The father has another choice ahead: whether to let Machuei undergo his tribe's traditional manhood rites, in which six bottom teeth are removed and four incisions are made in the forehead. This signals that a Dinka boy is ready for marriage.

The cattle camp manager has advised parents against it, saying the ritual, a mark of ethnic distinction, makes it more difficult for Sudan's many tribes to blend in at school.

Gong looks at his son, dressed in dirty brown shorts, gulping fresh milk from a pail. The father says he will not make the boy remove his teeth or scar his face.

"I've made my decision," he says. "School is more important."

A Man's Job


Bakic Magol has just been paid, so he and his friend Mangui Yuot can buy breakfast. Usually they just drink milk, but on paydays they can afford a bowl of beans.
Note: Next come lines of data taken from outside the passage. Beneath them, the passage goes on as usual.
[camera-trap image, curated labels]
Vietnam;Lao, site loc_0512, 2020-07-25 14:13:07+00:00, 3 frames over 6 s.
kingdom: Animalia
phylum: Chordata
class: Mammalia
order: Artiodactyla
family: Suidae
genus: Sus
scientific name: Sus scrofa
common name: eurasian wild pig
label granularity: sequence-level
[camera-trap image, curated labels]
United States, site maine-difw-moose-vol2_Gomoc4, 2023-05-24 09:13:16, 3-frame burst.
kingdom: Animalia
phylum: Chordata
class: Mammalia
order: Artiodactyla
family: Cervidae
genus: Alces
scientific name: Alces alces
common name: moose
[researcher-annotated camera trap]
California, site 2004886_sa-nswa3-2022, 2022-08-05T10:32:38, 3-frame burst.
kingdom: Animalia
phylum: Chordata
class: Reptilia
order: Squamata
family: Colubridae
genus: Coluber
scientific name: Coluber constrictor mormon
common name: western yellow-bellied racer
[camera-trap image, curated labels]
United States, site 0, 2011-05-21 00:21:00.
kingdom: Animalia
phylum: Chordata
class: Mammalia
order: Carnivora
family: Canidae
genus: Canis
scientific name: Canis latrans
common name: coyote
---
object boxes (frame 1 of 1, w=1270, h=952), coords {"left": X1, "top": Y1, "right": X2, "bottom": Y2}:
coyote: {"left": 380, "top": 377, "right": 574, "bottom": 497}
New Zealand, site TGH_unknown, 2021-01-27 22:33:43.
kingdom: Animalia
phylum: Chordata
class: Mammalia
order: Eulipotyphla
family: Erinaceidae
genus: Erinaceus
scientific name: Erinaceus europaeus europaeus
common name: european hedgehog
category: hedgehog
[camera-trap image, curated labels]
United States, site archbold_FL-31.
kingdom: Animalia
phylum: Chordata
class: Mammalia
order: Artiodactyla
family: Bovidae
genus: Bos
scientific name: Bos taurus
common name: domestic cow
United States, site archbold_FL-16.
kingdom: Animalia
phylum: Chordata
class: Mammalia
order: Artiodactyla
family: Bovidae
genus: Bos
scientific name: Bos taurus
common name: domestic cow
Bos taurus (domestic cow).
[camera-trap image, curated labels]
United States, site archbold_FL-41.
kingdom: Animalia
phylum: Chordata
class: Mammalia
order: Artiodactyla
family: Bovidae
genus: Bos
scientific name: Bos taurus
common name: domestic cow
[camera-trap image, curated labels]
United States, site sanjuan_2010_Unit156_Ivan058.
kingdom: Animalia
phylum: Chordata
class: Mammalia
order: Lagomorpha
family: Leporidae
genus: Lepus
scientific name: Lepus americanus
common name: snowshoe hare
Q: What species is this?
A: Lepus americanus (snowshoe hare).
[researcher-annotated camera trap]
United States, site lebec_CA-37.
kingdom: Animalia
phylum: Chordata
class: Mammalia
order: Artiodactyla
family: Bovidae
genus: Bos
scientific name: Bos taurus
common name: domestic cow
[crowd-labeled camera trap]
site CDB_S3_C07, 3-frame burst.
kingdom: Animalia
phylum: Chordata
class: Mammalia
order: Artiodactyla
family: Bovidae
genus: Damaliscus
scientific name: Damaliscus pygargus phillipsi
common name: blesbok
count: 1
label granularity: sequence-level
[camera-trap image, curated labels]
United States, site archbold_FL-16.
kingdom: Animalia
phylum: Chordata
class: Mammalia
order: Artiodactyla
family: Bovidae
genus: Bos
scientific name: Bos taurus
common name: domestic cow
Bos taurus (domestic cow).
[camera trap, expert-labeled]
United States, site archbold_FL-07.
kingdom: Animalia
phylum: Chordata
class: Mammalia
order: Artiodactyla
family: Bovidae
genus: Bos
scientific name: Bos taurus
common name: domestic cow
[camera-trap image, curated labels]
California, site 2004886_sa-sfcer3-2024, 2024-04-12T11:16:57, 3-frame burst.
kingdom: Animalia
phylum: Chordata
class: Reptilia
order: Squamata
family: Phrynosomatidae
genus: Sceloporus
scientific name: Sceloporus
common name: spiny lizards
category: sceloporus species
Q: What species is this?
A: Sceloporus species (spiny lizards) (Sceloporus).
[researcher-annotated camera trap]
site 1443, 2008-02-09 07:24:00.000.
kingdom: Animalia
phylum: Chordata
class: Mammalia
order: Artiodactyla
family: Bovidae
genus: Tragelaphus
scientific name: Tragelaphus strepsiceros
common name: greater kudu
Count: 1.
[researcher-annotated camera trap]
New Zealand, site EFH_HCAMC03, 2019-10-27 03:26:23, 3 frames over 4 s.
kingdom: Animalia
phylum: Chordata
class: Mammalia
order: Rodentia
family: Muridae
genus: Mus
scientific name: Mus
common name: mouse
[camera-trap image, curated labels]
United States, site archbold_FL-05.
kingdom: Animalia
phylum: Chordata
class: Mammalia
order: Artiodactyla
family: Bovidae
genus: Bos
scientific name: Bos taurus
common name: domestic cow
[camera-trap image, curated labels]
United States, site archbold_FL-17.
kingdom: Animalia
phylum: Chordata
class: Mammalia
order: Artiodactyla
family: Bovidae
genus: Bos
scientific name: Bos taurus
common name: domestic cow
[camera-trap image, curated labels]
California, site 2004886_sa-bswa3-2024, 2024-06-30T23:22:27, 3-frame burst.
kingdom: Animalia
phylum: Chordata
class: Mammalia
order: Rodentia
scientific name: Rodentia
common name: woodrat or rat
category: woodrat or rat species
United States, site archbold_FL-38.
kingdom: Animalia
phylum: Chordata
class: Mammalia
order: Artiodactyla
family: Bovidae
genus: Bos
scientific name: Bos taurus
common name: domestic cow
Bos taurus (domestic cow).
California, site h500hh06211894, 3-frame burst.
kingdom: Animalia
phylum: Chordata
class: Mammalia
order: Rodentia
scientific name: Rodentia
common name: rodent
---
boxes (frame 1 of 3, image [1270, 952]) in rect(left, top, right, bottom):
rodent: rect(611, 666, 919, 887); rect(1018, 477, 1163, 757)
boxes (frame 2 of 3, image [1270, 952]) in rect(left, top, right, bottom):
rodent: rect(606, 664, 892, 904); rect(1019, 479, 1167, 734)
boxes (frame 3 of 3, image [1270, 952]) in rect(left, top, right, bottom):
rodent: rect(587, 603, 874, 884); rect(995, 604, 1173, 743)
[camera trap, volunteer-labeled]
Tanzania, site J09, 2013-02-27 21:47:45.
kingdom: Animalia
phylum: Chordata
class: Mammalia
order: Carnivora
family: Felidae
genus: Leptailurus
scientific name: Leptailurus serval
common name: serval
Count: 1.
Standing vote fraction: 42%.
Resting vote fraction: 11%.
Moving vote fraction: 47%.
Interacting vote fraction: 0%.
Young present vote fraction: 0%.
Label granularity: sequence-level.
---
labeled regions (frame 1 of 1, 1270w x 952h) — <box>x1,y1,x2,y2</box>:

In the shade of a grass hut, they hungrily eat from bowls of oily mush without speaking.

As they walk back to the cattle pen, an old woman with a torn dress begs Bakic for money to buy tobacco. Farther down the dirt path, another woman clutches Bakic's arm, asking whether her daughter can come and milk the cows for some free milk.

Bakic's carefree mood is gone. He lowers his head and sprints back to work.

The next day his father, Alfred Magol, crippled and blinded from a land mine, rests under a tree and talks about how even peace has not brought relief to his family. No one from the new government has come to pay disabled veterans, he complains.

And if peace doesn't last, how can he afford to let his son leave work and go to school? The country is still not stable, and the family is worried.

Bakic's mother, Mary Achol, would also prefer him to be in a classroom. When he visits home these days, she says, he doesn't like her to touch him or make him food.